Start of Data for analysis
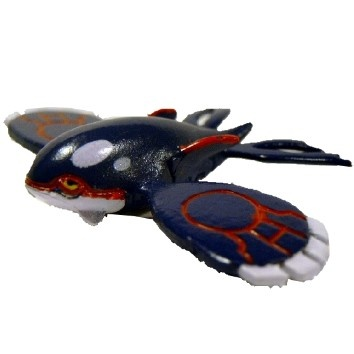 Pokemon Action Figure - Kyogre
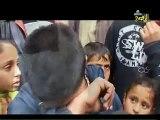 دعاء الشيخ احمد العجمي ـ قناة الأقصى الفضائية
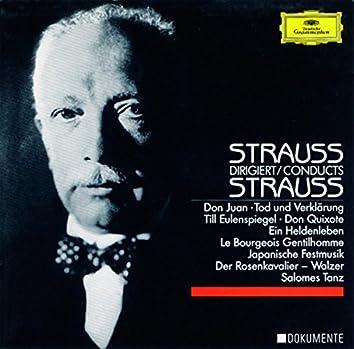 Richard Strauss Dirigiert Richard Strauss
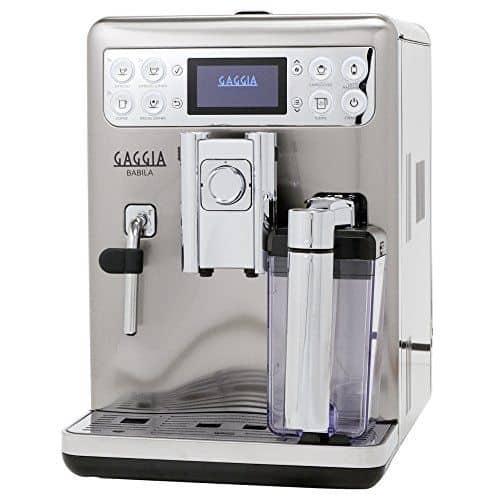 Gaggia Babila Espresso Machine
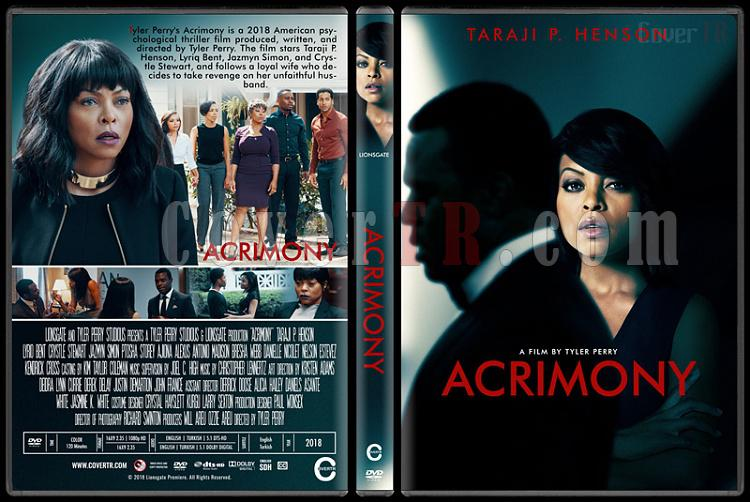 Acrimony - Custom Dvd Cover - English [2018]-standardjpg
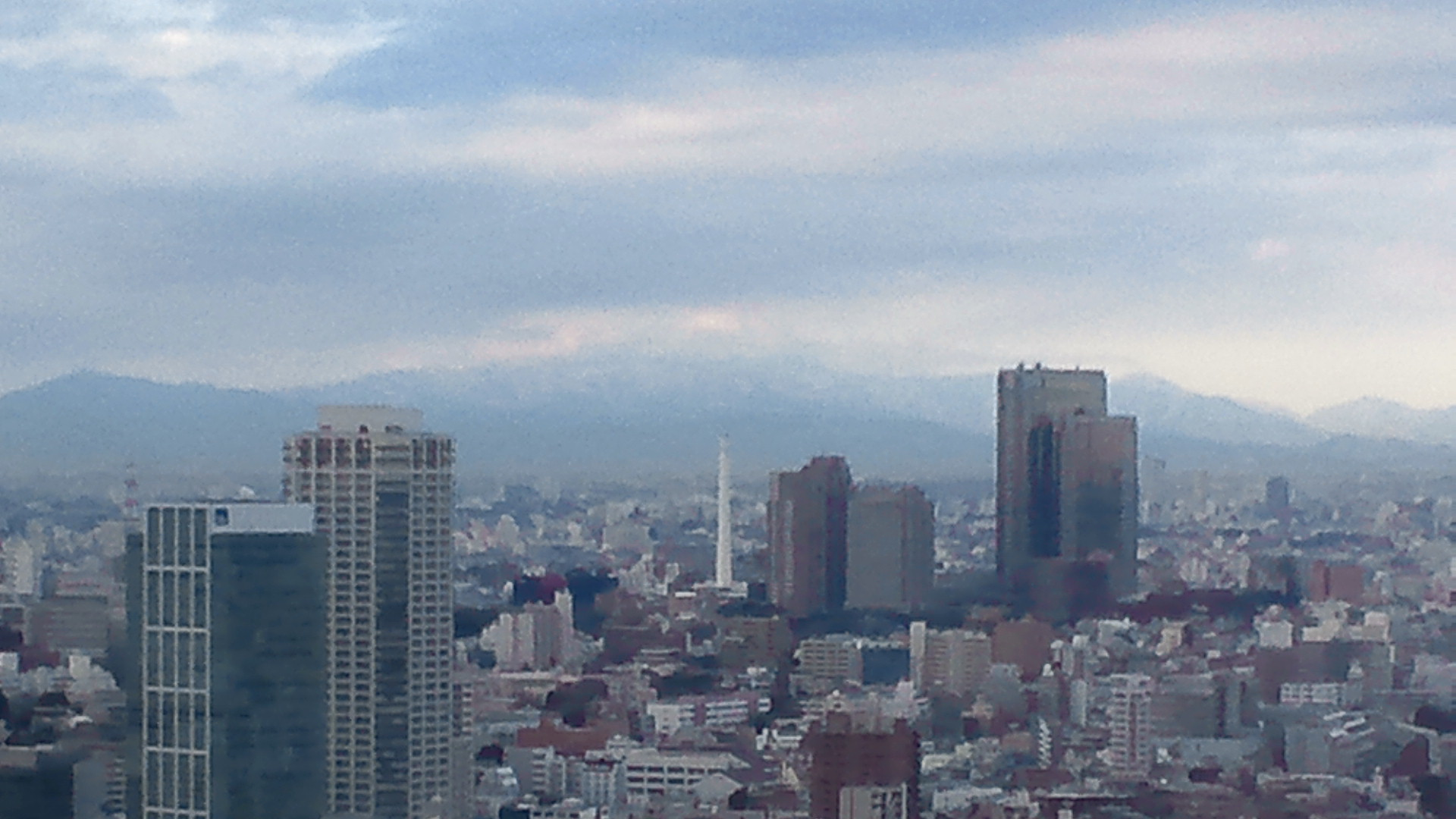 きょうの富士山 120106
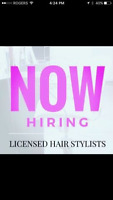 now hiring licenced hairstylist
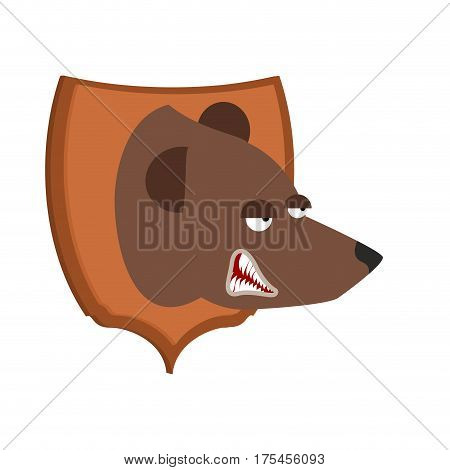 Bear Hunter Trophy. Grizzly Head On Shield. Scarecrow Wild Beast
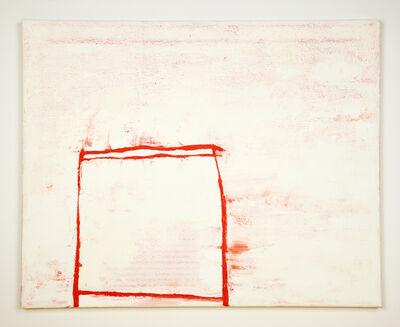 Sharon Brant, '#48-2014', 2014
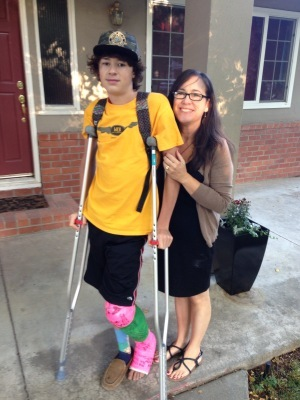 2015-02-16-oncrutches.jpg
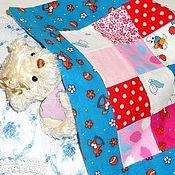 Мебель для кукол ручной работы. Ярмарка Мастеров - ручная работа Детская текстильная мягкая игрушка постель для куклы Добрая сказка. Handmade.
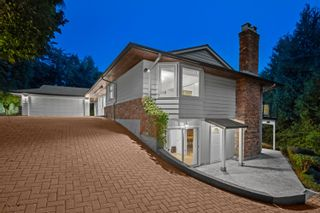 Photo 21: 1376 BURNSIDE Road in West Vancouver: Chartwell House for sale : MLS®# R2620054
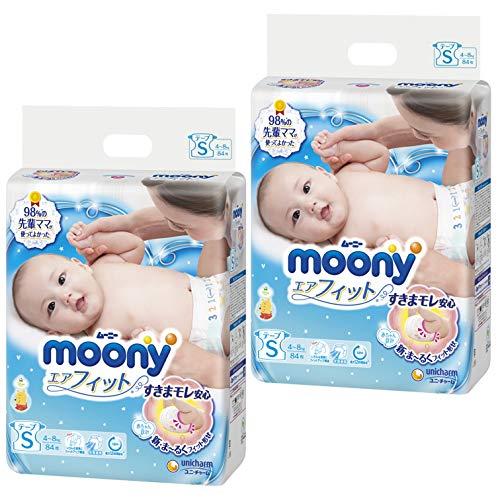 【テープ Sサイズ】ムーニーエアフィット オムツ (4~8k...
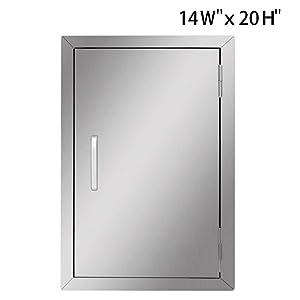 Seeutek Outdoor Kitchen Doors 14W x 20H Inch BBQ Access Door - Stainless Steel Single Wall Construction Vertical Door for Outdoor Kitchen Grilling Station or Commercial BBQ Island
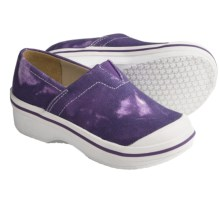 Dansko Vesta Clogs - Coated Canvas, Slip-Ons (For Boys and Girls) in Purple Tie Dye - Closeouts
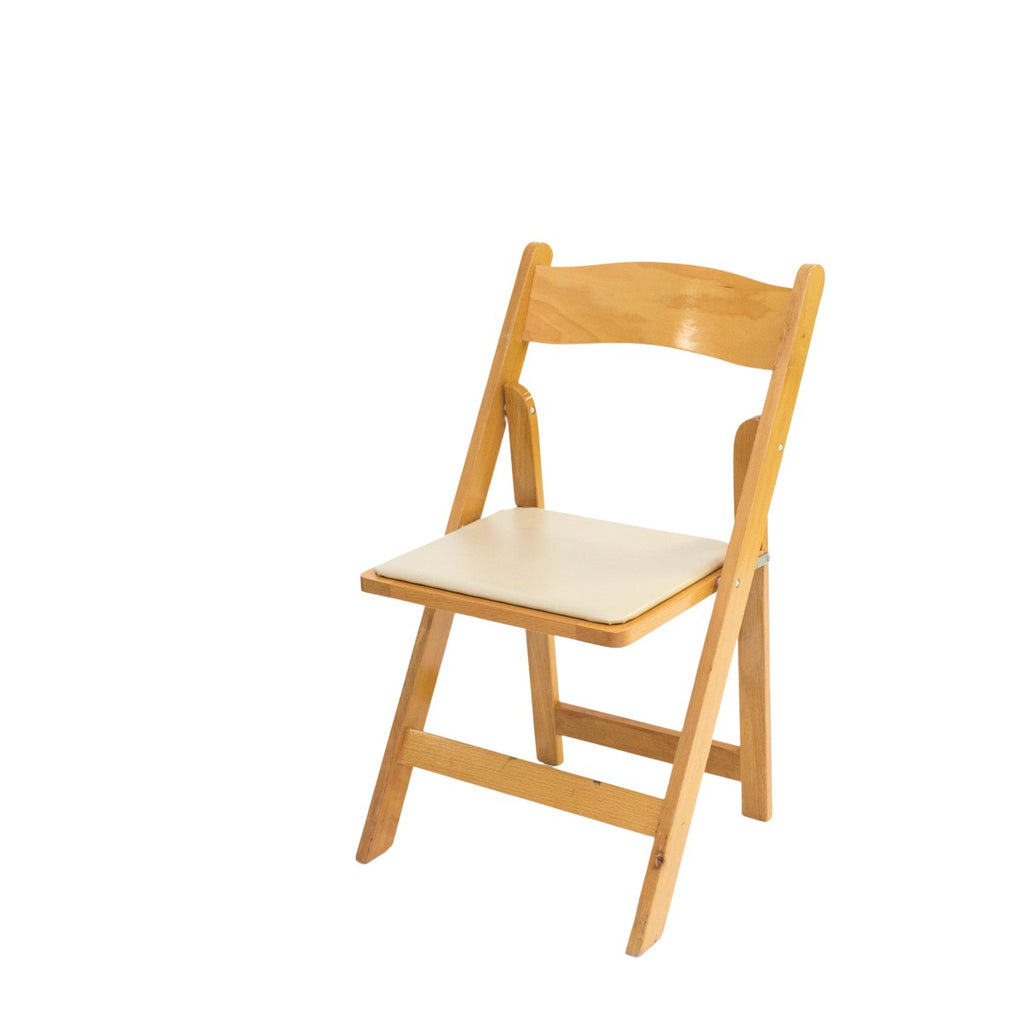 Natural Garden Chair w/ Tan Pad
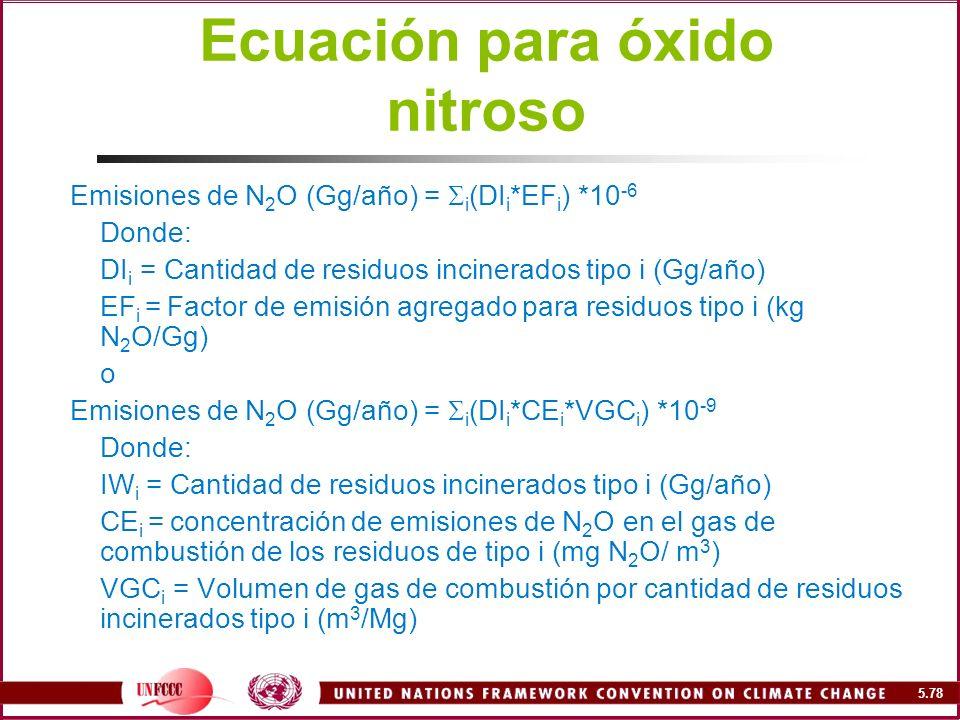 Ecuación para óxido nitroso
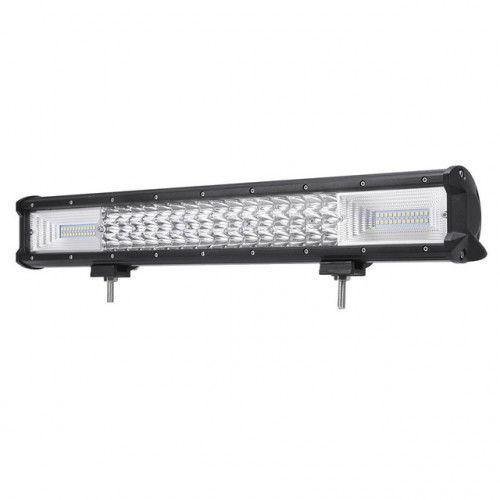 Proiector auto LED 288W OFF Road - PLA288W - Tenq.ro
End of Data for analysis
From the records above, transcribe only the stretch from the line with "Acrimony - Custom" through the line with "Sサイズ】ムーニーエアフィット オムツ (4~8k...", keeping both ends. Omit pictures.

 Acrimony - Custom Dvd Cover - English [2018]-standardjpg
 きょうの富士山 120106
 now hiring licenced hairstylist
 Bear Hunter Trophy. Grizzly Head On Shield. Scarecrow Wild Beast
 Sharon Brant, '#48-2014', 2014
 2015-02-16-oncrutches.jpg
 Мебель для кукол ручной работы. Ярмарка Мастеров - ручная работа Детская текстильная мягкая игрушка постель для куклы Добрая сказка. Handmade.
 Photo 21: 1376 BURNSIDE Road in West Vancouver: Chartwell House for sale : MLS®# R2620054
 【テープ Sサイズ】ムーニーエアフィット オムツ (4~8k...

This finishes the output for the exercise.